## Task directions
Pick out the lines in the listing below that contain the word "Wood" and copy them.

## Excerpted data
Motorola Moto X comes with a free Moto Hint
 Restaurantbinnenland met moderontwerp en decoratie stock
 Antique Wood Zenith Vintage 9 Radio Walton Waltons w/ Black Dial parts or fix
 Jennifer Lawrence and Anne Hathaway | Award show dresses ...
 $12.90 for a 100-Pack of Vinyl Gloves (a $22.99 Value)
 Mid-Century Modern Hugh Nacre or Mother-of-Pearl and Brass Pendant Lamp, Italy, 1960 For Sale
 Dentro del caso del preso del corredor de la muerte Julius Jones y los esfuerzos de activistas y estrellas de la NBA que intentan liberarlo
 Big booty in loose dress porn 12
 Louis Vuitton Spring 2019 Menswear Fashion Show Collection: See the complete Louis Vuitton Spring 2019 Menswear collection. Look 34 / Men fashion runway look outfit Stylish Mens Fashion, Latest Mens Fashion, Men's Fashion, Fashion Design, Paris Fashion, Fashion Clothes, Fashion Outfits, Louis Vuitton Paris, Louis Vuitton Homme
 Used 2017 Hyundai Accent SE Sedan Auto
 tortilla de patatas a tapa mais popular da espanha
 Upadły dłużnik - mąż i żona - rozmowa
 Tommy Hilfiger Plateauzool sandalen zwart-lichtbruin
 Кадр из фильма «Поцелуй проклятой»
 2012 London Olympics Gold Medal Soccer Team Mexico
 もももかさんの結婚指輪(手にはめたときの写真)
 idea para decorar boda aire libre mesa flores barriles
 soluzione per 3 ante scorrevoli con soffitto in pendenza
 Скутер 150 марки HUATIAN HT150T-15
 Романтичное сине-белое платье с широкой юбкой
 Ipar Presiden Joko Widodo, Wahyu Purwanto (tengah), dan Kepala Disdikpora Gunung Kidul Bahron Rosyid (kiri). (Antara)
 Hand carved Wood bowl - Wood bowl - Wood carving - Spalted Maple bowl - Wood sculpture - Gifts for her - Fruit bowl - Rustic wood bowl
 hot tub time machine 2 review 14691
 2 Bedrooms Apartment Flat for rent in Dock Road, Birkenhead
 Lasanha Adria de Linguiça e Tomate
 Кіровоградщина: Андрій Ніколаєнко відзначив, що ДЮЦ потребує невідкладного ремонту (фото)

## Response to this task
 Antique Wood Zenith Vintage 9 Radio Walton Waltons w/ Black Dial parts or fix
 Hand carved Wood bowl - Wood bowl - Wood carving - Spalted Maple bowl - Wood sculpture - Gifts for her - Fruit bowl - Rustic wood bowl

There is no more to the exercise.